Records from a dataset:
*-*-*
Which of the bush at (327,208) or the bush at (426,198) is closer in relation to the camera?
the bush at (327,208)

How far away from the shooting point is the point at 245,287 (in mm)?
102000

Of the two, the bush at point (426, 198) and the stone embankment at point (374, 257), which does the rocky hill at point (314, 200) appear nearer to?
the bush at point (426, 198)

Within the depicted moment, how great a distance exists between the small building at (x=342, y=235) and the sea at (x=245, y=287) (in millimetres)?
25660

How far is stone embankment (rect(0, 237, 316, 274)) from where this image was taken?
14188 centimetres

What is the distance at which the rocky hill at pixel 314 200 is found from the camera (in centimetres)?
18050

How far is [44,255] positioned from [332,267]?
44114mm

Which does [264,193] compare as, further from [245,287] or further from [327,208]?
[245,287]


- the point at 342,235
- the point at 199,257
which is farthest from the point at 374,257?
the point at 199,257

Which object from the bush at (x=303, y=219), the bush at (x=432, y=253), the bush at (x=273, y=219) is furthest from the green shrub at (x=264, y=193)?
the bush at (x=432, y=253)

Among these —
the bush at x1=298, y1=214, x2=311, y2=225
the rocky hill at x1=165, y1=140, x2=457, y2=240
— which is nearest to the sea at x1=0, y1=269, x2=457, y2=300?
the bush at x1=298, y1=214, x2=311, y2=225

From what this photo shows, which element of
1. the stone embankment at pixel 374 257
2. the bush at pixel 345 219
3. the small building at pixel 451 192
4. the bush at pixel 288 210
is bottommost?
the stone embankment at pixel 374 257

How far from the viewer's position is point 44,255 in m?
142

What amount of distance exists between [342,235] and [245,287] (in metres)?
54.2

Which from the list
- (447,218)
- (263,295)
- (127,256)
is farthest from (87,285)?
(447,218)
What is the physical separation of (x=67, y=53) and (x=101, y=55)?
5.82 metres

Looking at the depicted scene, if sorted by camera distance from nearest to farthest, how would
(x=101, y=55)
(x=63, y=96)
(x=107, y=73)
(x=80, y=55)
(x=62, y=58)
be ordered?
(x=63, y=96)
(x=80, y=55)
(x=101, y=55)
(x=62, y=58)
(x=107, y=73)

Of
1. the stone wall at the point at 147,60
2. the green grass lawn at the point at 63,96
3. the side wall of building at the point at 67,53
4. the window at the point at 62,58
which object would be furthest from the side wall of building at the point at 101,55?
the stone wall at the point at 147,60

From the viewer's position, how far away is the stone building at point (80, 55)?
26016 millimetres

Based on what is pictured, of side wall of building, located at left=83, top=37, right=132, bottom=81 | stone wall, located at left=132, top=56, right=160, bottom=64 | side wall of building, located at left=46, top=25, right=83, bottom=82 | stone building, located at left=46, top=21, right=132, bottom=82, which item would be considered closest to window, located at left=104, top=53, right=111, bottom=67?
*-*-*
Arrange the records between the lines holding "What is the physical" and "5.82 metres", inclusive, as a two-column CSV headed input and output. Give one row per record, put each field in quotation marks, and replace any line breaks with spaces.

input,output
"What is the physical separation of (x=67, y=53) and (x=101, y=55)?","5.82 metres"